No, I did not buy a vibrator.
I bought Skeletor, the boneheaded bad guy from He-Man and the Masters of the Universe!
MADE IN TAIWAN.
Admittedly, in the '80s cartoon, Skeletor is a bit of a bitch ...
Who knows, my new Skeletor might even be the same Skeletor my parents gave me for my fifth birthday!
I love that my folks didn't push girly shit on me. Yeah, I had Cabbage Patch Kids and Barbie dolls and I rocked yarn bows and Care Bear-pajamas, but "boy-stuff" truly captivated me because it was just so much cooler! Look at the jealousy on my brother's face:
When my parents divorced in 1991, most of my toys, including Skeletor, were shipped off to younger cousins or to Goodwill. At the time, I was furious. There I was, a newly minted teen, forced to start a new life, in a new school, in a new town with none of my old playthings to help me through the transition.
In hindsight, I don't blame my mom for purging the past. She wanted a fresh start with her second husband ... and surely she didn't envision me playing with fucking He-Man toys well into my 30s! Aren'tcha proud, Ma?
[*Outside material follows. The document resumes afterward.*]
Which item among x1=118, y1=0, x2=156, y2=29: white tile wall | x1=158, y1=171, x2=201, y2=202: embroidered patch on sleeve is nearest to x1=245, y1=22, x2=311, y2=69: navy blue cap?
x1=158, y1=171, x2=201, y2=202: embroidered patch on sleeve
So, Skeletor, until I win a Snake Mountain eBay auction, I hope you can adjust to life in the 21st century. SpongeBob is the King of Sarah's toy realm. It might take you a while to work your way up the recreational ladder, where you'll encounter old foes like My Little Pony and Hello Kitty (remember those sissy dipshits?), but don't worry, you can steal Barbie's cell phone to drunk-dial Hordak.
It'll be OK, buddy. BY THE POWER OF GRAY SKULL, I swear it!